No database effect was observed in our cohort. Contrarily, center effect was highlighted with an intra-class correlation coefficient at 0.03 and was taken into account as random-effect in mixed model. Indeed, the non-randomized design of studies concerning Macintosh blade size offers the possibility for clinician to select their “best or preferred blade size” or at least the one they are most comfortable with. The present design does not rule out the impact of specific clinicians who could have accounted for significant first-attempt failures (or success) in each center.

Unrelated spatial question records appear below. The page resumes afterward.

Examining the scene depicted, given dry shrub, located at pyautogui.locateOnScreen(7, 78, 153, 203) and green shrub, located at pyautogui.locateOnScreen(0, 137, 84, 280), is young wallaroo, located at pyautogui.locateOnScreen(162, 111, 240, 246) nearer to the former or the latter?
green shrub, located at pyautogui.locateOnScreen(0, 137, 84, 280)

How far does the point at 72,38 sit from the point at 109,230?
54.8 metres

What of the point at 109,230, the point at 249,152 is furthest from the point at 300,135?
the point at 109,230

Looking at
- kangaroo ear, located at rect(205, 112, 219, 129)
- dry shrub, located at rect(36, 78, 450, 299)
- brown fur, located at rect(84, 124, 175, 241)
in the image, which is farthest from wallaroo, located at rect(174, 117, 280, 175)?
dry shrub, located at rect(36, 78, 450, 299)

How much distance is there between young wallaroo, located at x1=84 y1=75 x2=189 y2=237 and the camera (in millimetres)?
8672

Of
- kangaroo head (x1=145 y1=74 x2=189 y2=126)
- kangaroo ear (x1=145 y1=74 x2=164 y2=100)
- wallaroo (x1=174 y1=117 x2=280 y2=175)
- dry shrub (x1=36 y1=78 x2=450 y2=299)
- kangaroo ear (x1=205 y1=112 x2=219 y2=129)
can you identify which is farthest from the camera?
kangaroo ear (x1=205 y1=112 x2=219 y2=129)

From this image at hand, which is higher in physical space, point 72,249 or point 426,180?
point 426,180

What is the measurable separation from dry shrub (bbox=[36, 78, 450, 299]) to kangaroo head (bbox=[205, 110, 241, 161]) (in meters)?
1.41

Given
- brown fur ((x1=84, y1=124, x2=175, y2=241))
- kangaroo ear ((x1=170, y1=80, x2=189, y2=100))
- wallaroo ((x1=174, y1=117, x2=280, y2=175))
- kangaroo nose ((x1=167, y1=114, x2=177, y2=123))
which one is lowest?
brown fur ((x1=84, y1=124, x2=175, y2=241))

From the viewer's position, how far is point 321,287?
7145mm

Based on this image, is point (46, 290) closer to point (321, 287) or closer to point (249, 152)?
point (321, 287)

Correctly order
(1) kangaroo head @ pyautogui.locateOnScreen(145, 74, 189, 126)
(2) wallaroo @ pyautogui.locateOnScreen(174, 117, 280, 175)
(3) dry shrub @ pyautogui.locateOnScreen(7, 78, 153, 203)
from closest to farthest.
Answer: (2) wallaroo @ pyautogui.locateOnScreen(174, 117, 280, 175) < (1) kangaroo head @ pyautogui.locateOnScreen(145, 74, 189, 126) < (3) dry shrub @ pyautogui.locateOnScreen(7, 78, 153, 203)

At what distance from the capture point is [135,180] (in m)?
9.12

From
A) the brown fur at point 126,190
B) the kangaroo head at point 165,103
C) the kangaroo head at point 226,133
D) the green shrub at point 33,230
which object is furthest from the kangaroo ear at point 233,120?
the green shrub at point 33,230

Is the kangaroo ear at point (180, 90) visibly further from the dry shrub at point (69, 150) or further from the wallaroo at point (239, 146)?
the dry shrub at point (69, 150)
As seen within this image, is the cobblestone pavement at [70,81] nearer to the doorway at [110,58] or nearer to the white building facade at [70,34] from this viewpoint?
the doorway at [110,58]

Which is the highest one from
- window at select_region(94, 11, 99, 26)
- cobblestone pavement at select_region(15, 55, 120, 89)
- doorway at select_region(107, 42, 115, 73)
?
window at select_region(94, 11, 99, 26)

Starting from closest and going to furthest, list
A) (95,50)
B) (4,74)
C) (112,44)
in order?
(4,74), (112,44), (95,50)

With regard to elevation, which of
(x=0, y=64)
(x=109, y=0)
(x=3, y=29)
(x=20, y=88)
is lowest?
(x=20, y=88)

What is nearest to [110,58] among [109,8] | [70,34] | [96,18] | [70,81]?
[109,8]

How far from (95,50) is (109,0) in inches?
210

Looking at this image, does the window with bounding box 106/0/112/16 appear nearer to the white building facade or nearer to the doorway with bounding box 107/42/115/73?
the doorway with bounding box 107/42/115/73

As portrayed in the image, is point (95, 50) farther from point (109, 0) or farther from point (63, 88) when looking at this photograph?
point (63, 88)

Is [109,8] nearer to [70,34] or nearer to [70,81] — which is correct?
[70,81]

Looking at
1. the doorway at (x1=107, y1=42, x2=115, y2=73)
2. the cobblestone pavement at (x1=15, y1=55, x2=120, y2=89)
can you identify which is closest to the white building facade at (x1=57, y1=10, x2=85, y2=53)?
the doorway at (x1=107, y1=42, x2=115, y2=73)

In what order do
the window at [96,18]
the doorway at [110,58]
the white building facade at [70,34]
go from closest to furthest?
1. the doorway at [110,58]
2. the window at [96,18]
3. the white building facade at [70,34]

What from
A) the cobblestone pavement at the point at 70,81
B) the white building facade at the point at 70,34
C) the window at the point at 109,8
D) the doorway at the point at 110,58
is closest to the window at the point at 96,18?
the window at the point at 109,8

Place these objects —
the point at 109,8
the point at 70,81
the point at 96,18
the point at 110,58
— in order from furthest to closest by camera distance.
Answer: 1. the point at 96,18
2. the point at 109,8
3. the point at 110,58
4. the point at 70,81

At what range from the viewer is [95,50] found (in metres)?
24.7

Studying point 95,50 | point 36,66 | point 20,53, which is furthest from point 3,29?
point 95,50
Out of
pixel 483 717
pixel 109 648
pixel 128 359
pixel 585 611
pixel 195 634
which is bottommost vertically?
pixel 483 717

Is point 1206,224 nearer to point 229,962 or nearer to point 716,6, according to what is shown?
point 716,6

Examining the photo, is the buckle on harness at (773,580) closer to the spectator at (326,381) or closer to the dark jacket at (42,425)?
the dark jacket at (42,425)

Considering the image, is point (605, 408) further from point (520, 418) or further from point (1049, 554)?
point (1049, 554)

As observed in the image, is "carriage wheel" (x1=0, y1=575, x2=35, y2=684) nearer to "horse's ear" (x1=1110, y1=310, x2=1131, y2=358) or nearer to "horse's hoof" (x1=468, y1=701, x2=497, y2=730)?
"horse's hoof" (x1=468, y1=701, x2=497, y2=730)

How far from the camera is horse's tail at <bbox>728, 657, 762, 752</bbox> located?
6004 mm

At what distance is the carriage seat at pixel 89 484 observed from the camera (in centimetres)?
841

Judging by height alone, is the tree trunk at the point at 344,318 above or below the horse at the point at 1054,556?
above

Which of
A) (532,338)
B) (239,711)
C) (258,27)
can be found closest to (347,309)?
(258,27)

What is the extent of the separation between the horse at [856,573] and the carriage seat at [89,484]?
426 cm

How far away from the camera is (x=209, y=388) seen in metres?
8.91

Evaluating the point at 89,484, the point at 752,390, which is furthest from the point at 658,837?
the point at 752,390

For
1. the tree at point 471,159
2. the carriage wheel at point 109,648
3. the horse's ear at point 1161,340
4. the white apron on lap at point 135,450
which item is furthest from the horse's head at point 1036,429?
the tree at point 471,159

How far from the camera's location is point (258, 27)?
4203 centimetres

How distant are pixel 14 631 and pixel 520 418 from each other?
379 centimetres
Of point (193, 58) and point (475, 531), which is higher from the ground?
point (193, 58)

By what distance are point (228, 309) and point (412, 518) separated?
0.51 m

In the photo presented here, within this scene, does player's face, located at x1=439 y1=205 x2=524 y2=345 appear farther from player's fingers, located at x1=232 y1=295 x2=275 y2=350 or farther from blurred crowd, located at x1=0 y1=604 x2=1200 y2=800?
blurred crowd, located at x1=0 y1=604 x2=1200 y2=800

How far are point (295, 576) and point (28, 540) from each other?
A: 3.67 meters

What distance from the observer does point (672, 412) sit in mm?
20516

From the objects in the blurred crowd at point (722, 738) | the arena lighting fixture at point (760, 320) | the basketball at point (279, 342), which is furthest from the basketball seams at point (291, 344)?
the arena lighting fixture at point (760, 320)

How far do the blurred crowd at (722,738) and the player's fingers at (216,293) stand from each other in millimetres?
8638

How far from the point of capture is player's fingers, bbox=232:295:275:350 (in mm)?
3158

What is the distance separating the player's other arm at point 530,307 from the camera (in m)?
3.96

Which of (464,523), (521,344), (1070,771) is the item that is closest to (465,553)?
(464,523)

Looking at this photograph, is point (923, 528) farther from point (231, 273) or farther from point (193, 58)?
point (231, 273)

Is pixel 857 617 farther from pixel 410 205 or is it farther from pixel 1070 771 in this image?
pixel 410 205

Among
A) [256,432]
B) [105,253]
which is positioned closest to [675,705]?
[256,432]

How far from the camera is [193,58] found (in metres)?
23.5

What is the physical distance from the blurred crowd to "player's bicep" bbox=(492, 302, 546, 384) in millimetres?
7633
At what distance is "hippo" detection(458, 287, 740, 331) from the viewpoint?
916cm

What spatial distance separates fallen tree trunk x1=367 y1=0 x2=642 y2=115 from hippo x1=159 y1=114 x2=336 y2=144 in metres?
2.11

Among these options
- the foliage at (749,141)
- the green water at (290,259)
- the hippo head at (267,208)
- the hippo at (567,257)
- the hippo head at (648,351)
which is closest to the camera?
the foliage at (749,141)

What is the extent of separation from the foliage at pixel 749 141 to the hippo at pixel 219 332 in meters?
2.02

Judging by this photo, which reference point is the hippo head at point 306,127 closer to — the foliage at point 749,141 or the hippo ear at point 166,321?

Finally, tracheal intubation, especially in difficult and urgent settings, requires high proficient skills that must be acquired during elective intubation such as in OR in simulated patients first [46]. A recent nationwide survey has found that VL are mainly used in case of DI in ICU [25] what could argue for larger VL use teaching programs, but not lefting behind fundamental DL through classical Macintosh blade.

Limitations

Our study has several limitations. First, due to the retrospective observational design, inherent reporting bias exist. However, the large cohort included, and the multiple settings might confer interesting data on intubation practices in French ICUs. Second, the wide period of included studies could have embedded changes in practices among clinicians. These changes could have impacted complications rates for examples (through the implementation of intubation protocols [12,13,14, 47], despite equivalent rates to published ones [5, 14, 15, 26]). Main outcome is very unlikely to have been impacted (first-attempt intubation success), since DL technic has not evolved. This might allow good confidence of this cohort with adequate representativity. Third, due to observational design, clinicians might have spontaneously chosen preferred blade size, the one they are more comfortable with and proficient, thus possibly overestimating success rates in comparison of randomly allocated Macintosh blades. Inter-individual variability among clinicians was not evaluated in our study due to inherent lack of information on individuals. Some clinicians might be more efficient than others at intubation gesture and may account for observed differences (or absence of difference). Fourth, variability due to center effects accounts for present results. Local habits influence working and technical rules in many fields, with either positive or negative impacts on patients’ care. Fifth, sample size estimation anticipated the inclusion of 2184 subjects. Present retrospective study has included 2139 intubations (45 occurrences missing) and lacks power. However, results from different IPTW models have provided differences in first-attempt success rates ranging between 7 and 12% (Table S8, Electronic supplementary material). New calculations would then conduct to the requirement of estimated sample sizes of 1180 and 368 patients, respectively. Finally, in missing data items more blade No4 were observed, especially related to Mallampati score which is often missing in non-cooperant ICU patients. The only way to eliminate these biases is to conduct large, randomized-controlled trials.

Conclusion

Endotracheal intubations are conducted millions of times each year worldwide, mainly upon DL. Present study is the first to date to have explored the impact of Macintosh blade size on success rates of first DL and intubation in ICU patients. In the present cohort, Macintosh blade No3 is associated with a higher first-pass intubation, but similar glottic views and complications rates, compared to blade No4. The present study will serve as a starting point, as a hypothesis generating study, to evaluate patients needed to design a future large scale randomized-controlled trial, and could help the interpretation of previously published trials on intubation with Macintosh blades.